## Text block
[BEGIN]
Introduction of Self-Attention for Transparent Object Depth Completion: This paper is the first to incorporate a self-attention mechanism into transparent object depth completion. The self-attention mechanism enables comprehensive encoding of surface normal information and edge details, significantly enhancing the performance of depth completion tasks for transparent objects.
Global Consistency via Scale Factor-Based Refinement: We introduce a scale factor approach to refine depth completion in the scale space, improving the global consistency of the depth map. This refinement process greatly enhances the accuracy and quality of the predicted depth map.
2. Related Work
Transparent object perception has long been a challenging problem in computer vision. Early methods often relied on physical priors, such as surface shape measurement techniques based on polarization imaging. These methods reconstruct surface normals by analyzing the polarization characteristics of reflected and transmitted light from transparent objects. However, they typically require high-precision sensors and specific environmental lighting conditions. Stereo vision-based methods, like KeyPose [
6], utilize stereo cameras to predict 3D keypoints of transparent objects, avoiding explicit depth computation. Despite maintaining good generalization performance even with unseen object categories, these methods are dependent on high-quality stereo images and sensitive to feature matching accuracy.
[END]
## What the task asks
Set down, word for word, the stretch of the depth completion text from "Introduction of Self-Attention" through "for transparent objects.".

## Given material
[BEGIN]
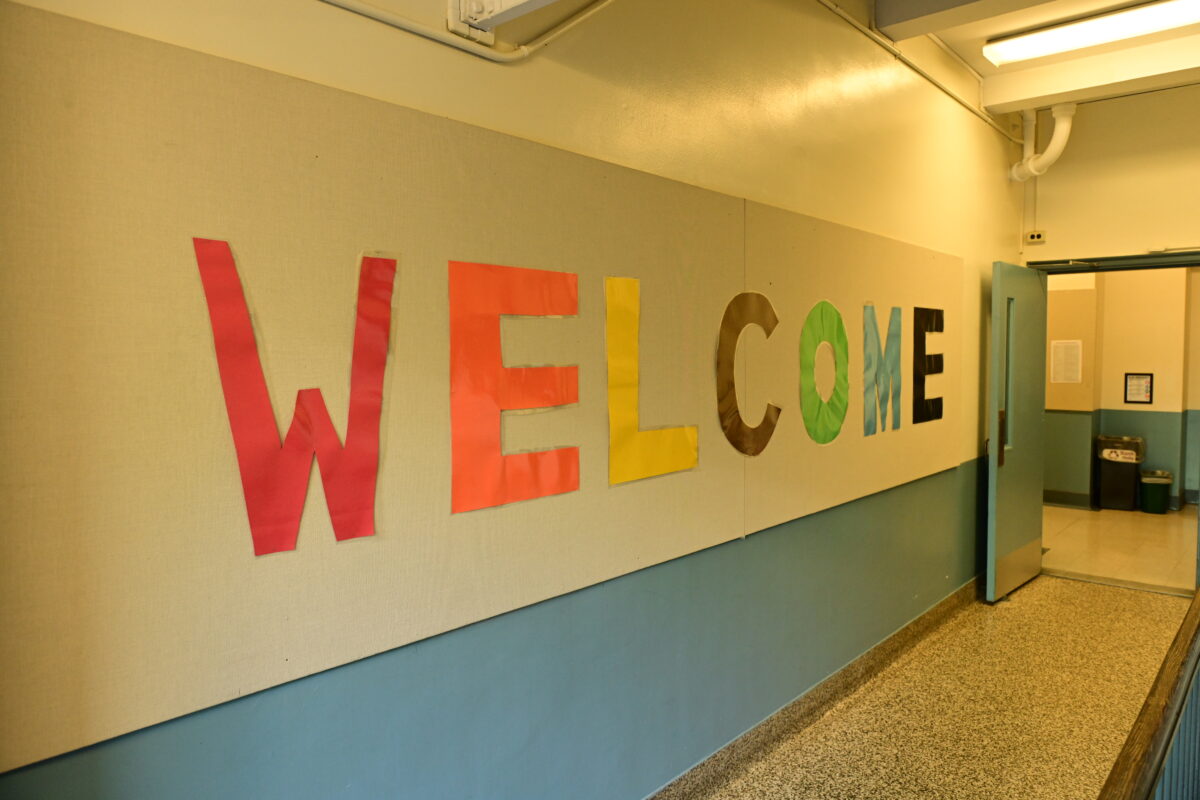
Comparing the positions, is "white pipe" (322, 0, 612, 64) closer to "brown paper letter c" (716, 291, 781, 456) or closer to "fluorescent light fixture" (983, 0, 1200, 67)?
"brown paper letter c" (716, 291, 781, 456)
[END]
## Solution to this problem
Introduction of Self-Attention for Transparent Object Depth Completion: This paper is the first to incorporate a self-attention mechanism into transparent object depth completion. The self-attention mechanism enables comprehensive encoding of surface normal information and edge details, significantly enhancing the performance of depth completion tasks for transparent objects.